Borgo Torto (oggi via Corso Corsi) fa parte del nucleo di borghi situati a nord della via Emilia. Abitato soprattutto da operai e famigli di lavoratori appartenenti ai ceti popolari. Durante l’assedio fascista venne trasformato in fortino antifascista dopo la proclamazione dello sciopero legalitario. Le due barricate poste agli estremi della via (all’imbocco di borgo Valorio e in prossimità di strada Saffi) divennero confine invalicabile per le camicie nere durante le cinque giornate.
Difeso da una squadra di Arditi del popolo guidata da Carlo Coloriti, ribattezzato “capitano di borgo Torto”, la via divenne sorta di avamposto della zona, sebbene assia difficile da difendere rispetto a quelli situati sull’altra sponda del torrente.
Gli squadristi tentarono diverse incursioni nel borgo, attaccando sia da viale Mentana, passando per lo stradello di San Girolamo, che da strada Vittorio Emanuele (oggi strada Repubblica), scendendo per borgo Valorio. I tentativi furono regolarmente respinti, nonostante la sproporzione di forze in campo fosse a vantaggio degli assalitori; solo in occasione di quello che venne indicato come l’ultimo assalto, i fascisti poterono vantarsi di esser riusciti a “conquistare” una bandiera rossa – in realtà uno straccio – strappandola dalla barricata che si affacciava su borgo Valorio.
Tra i racconti della “battaglia” di borgo Torto, quello riportato dal periodico sindacalista “L’Internazionale”, appare assai lucido:
La battaglia arde ed è pericolosa. La mitraglia crepita, sembra che le turbe fasciste riescano a rompere e superare le difese. Il difensore di un posto avanzato è arrestato in una sortita. Manca così l’indispensabile e provetta mano che agisca l’arma che difende un settore. Guai se quel fianco resta scoperto.
Un giovinetto sedicenne vede e capisce e corre a prendere il posto del compagno catturato. Era suo fratello.
La madre lo vede e sente l’orgoglio della sua razza e gli grida: spara, tieni fermo. E corre a rifornirlo di munizioni e a porgergli il bacio della sua anima.
La posizione è rimasta inespugnata per il giovinetto eroe.
(In Borgo Torto. Giovinetto eroico, in “L’Internazionale, 12 agosto 1922).

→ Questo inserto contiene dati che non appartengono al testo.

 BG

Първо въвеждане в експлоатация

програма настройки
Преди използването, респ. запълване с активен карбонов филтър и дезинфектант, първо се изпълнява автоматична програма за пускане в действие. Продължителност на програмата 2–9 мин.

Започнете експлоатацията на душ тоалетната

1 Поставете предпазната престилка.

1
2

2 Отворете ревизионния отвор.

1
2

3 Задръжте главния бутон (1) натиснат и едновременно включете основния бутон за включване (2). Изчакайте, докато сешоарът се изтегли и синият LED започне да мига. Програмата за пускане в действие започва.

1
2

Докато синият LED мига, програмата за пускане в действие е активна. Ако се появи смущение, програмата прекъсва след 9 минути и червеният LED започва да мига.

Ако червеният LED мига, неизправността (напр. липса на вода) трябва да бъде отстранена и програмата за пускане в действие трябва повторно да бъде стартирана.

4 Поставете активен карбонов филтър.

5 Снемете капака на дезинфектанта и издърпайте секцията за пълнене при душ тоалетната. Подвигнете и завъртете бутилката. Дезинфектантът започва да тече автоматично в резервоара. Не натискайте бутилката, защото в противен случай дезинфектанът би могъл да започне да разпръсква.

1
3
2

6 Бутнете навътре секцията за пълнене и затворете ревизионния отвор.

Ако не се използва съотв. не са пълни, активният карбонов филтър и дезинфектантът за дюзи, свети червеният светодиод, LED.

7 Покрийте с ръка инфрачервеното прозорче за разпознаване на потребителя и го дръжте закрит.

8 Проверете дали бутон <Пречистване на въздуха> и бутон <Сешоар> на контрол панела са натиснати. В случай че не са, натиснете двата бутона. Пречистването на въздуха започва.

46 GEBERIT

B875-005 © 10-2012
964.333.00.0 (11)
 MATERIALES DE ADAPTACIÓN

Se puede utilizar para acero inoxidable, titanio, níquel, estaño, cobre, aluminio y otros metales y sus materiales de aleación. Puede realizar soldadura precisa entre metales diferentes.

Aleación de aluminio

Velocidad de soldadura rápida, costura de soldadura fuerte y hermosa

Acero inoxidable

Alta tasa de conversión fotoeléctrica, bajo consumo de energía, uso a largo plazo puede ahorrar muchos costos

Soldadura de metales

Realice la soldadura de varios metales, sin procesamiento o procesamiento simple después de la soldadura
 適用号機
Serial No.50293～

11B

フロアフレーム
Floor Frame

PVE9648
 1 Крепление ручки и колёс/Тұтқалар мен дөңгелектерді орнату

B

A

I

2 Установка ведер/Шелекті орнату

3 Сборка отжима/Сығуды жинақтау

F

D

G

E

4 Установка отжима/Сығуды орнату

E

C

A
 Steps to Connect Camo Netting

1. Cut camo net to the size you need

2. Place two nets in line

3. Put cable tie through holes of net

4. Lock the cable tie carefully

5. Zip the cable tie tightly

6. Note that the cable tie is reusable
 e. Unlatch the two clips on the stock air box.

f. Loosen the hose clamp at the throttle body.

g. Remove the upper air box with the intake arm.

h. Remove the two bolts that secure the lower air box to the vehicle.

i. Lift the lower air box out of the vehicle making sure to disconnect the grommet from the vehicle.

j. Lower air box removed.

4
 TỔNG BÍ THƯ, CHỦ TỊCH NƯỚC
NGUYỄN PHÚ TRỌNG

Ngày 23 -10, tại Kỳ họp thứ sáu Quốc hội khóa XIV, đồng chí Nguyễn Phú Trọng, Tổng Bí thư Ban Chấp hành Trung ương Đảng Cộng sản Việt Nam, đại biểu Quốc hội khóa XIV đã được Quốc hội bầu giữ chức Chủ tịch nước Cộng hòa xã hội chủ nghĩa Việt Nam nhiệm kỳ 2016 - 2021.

Al termine dello scontro, il Direttorio degli Arditi del popolo inviò il seguente messaggio ai compagni dei rioni Naviglio e Saffi:
Ai valorosi arditi del popolo dei gruppi Naviglio e Saffi. Avete vinta la più terribile delle battaglie. Già temprati nella lotta e già provati al fuoco avete compiuto lo sforzo gigantesco con tutto il coraggio e con tutta la fede, circondandovi di gloria.
I vostri fratelli dell’Oltretorrente salutano in voi gli eroi del proletariato parmense. I compagni morti col sorriso negli occhi ed al canto dei nostri inni, passano alla storia segnando la pagina più bella!
I barbari davanti a voi hanno tremato e battuto vigliaccamente in ritirata. La grandezza, il coraggio e la fierezza vostra li ha offuscati, annientati. Ai fascisti, moderni Unni, assetati d’odio e di vendetta contro i proletari e contro coloro che professano idee di libertà, che distruggono case e massacrano vecchi, donne e bambini, avete insegnato come si muore e si vince. Il Naviglio trasformato in fortezza inespugnabile dai valorosi figli del Popolo, è ormai sacro perché bagnato di sangue generoso e tutta Italia proletaria vi guarda con l’animo pieno di ammirazione e di speranza. Ai martiri, agli eroi delle sei giornate, il nostro saluto.
(Le pagine più grandiose della storia del proletariato d’Italia, in “L’Ardito del popolo”, 1 ottobre 1922).